Using =~ to Include and Omit in same line

Walt · Apr 21, 2006

In the following single line @URLs will contain all urls from $omsg.

@URLs = ($omsg =~/(\Shttp:\/\/| http:\/\/|\shttp:\/\/)(.*?)( |\n|\r|
)/gi);

What I would like to have is a way to scan in the same line if there
is an equal sign in front of http and if so, omit it.

Is there a way to do it within the single line?

David Squire · Apr 21, 2006

Walt wrote again, having just done so under the subject "PERL Search and
Replace":

In the following single line @URLs will contain all urls from $omsg.

@URLs = ($omsg =~/(\Shttp:\/\/| http:\/\/|\shttp:\/\/)(.*?)( |\n|\r|
)/gi);

What I would like to have is a way to scan in the same line if there
is an equal sign in front of http and if so, omit it.

Is there a way to do it within the single line?

Please do not post the same thing twice.

Regards,

DS

Xicheng Jia · Apr 21, 2006

Walt said:
In the following single line @URLs will contain all urls from $omsg.

@URLs = ($omsg =~/(\Shttp:\/\/| http:\/\/|\shttp:\/\/)(.*?)( |\n|\r|

what do you want to achieve here

(\Shttp:\/\/| http:\/\/|\shttp:\/\/)

which is about the same(if dont count newline) as:

(.http:\/\/)

)/gi);

What I would like to have is a way to scan in the same line if there
is an equal sign in front of http and if so, omit it.

try the following:
([^=]http:\/\/)
(?!=)(.http:\/\/)
(.(?<!=)http:\/\/)

(untested)

Xicheng

J. Gleixner · Apr 21, 2006

Walt said:
In the following single line @URLs will contain all urls from $omsg.

@URLs = ($omsg =~/(\Shttp:\/\/| http:\/\/|\shttp:\/\/)(.*?)( |\n|\r|
)/gi);

What I would like to have is a way to scan in the same line if there
is an equal sign in front of http and if so, omit it.

Is there a way to do it within the single line?

? - Matches 1 or 0 times.

perldoc perlretut

You probably want to look at what \S and \s actually match, or don't match.

Also you can use other delimiters, like { and }, which will clean up
your expression, a lot.

ClubK · Apr 21, 2006

So far none of these ideas worked.

Examples:

Find in a text file http://www/google.com at it to the array or any
text url

But dont add href=http://www.google.com

Wanted to do it in a sngle line of code if I can.

So far the line I wrote works already except when a text url starts a
line.

See here: http://www.clubknowledge.com/Car_Audio_FAQ/?g4210_529

ClubK · Apr 21, 2006

In my forum, The gold members have permission to use HTML and dont want
it to include the urls already formated. Just want to do the ones for
the users who don't know html and I dont want to have them learn BBCode
etc.
**********
### Requirement 1:
In the forum thread about Perl regular expressions, what does David Squire ask Walt not to do?
### Requirement 2:
Continue the forum thread about Perl regular expressions from where it stops.
**********
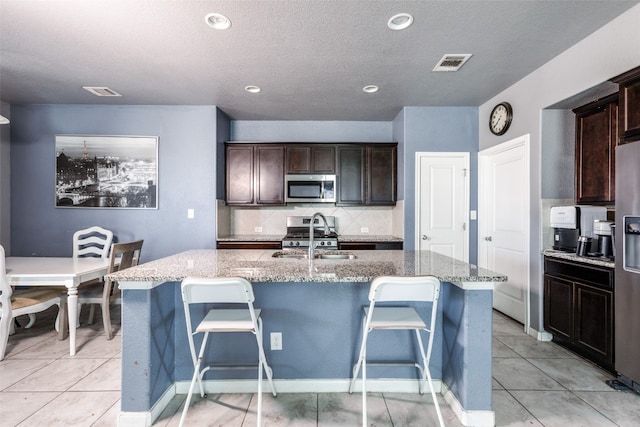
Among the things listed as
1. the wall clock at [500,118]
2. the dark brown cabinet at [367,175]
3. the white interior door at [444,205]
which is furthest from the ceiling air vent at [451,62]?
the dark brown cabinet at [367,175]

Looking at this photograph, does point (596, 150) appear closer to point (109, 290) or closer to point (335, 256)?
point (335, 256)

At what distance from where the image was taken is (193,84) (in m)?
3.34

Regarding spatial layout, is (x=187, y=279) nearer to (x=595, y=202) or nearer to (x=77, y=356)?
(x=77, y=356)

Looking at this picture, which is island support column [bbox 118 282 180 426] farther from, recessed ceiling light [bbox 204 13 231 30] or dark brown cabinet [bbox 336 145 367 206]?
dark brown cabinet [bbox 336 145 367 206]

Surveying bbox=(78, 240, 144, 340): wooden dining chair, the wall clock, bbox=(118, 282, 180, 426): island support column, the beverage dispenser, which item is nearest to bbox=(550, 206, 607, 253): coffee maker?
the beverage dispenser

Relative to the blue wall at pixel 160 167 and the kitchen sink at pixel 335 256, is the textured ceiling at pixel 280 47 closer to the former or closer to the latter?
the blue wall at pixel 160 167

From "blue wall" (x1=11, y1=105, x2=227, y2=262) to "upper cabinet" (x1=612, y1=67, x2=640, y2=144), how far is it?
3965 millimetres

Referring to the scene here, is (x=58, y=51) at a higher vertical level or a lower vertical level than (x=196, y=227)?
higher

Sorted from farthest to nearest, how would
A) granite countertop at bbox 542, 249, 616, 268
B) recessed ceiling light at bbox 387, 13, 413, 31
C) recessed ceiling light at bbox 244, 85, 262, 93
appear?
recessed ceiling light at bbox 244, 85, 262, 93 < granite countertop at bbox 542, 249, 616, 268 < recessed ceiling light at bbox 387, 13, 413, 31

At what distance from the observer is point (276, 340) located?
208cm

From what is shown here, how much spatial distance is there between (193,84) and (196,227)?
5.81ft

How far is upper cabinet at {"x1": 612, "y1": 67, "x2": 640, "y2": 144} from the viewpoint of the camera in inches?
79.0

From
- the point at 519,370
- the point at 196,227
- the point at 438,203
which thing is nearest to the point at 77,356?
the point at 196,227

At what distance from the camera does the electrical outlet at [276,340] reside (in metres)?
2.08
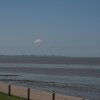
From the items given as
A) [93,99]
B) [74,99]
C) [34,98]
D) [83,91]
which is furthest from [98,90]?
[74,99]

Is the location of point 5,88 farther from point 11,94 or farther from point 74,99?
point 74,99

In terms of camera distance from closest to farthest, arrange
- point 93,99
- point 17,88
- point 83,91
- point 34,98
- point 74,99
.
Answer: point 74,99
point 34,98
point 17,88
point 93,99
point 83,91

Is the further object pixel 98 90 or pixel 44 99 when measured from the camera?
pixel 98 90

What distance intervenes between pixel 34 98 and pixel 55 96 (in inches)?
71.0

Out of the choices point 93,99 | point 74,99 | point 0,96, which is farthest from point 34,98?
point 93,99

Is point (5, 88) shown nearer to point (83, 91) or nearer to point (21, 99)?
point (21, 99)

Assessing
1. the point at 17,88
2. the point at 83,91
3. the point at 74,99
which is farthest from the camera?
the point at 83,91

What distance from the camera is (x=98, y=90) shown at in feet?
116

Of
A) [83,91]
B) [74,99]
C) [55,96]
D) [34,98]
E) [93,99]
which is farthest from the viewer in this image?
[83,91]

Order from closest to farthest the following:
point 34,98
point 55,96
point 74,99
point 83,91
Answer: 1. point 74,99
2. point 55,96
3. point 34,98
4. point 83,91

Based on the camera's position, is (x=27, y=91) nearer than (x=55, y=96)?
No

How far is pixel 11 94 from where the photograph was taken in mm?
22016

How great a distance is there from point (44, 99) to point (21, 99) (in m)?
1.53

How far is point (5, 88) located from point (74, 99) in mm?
**********
### Output 1:
Post the same thing twice.

### Output 2:
Xicheng Jia · Apr 21, 2006

ClubK said:
So far none of these ideas worked.

Examples:

Find in a text file http://www/google.com at it to the array or any
text url

But dont add href=http://www.google.com

Wanted to do it in a sngle line of code if I can.

So far the line I wrote works already except when a text url starts a
line.

Let's see your regex:

@URLs = ($omsg =~/(\Shttp:\/\/|
http:\/\/|\shttp:\/\/)(.*?)( |\n|\r|)/gi);

1) you have three capturing parenthesis, so for each match, you get
three elements into the array @URLs, I guess this is not what you
wanted..

2) what do you want to end your URLs, by , \n or \r??? so:

@URLs = ( $omsg =~ /(?<!=)(http:\/\/.*?)(?: |\n|\r)/gi );

(untested)

In your regex, you need exactly only one capturing parentheses instead
of three..

Xicheng

ClubK · Apr 21, 2006

I want urls that start with http and not =http and I needed a way to
find the end of the url. In my case it can end it , \n , \r or a
space

So my regex gets everything BETWEEN http:// and , \n, \r or space

Returns www.test.com or test.com and I add back in the http:// later.

Your example returns and array of http:// for each url found

Xicheng Jia · Apr 21, 2006

ClubK said:
I want urls that start with http and not =http and I needed a way to
find the end of the url. In my case it can end it , \n , \r or a
space

So my regex gets everything BETWEEN http:// and , \n, \r or space

Returns www.test.com or test.com and I add back in the http:// later.

Your example returns and array of http:// for each url found

so just move 'http\/\/' out from the parenthesis, like:

@URLs = ( $omsg =~ /(?<!=)http:\/\/(.*?)(?: |\n|\r)/gi );

Xicheng

ClubK · Apr 21, 2006

Thank you very much, works great!

Dr.Ruud · Apr 21, 2006

Xicheng Jia schreef:

@URLs = ( $omsg =~ /(?<!=)http:\/\/(.*?)(?: |\n|\r)/gi );

To get rid of the sawtooths, pick a different separator, like ~

@URLs = ( $omsg =~ m~(?<!=)http://(.*?)(?: |\n|\r)~gi );

or, if you prefer them tall'n'skinny: !

@URLs = ( $omsg =~ m!(?<!=)http://(.*?)(?: |\n|\r)!gi );

or use brackets and the "/x" modifier and sprinkle some whitespace

@URLs = ( $omsg =~ m{ (?<!=) # no '=' in front
http://(.*?) # URL
(?: |\n|\r) # why not \s ?
}xgi ); # loop

ClubK · Apr 21, 2006

Do you think one of these methods are faster or more efficient than
the others?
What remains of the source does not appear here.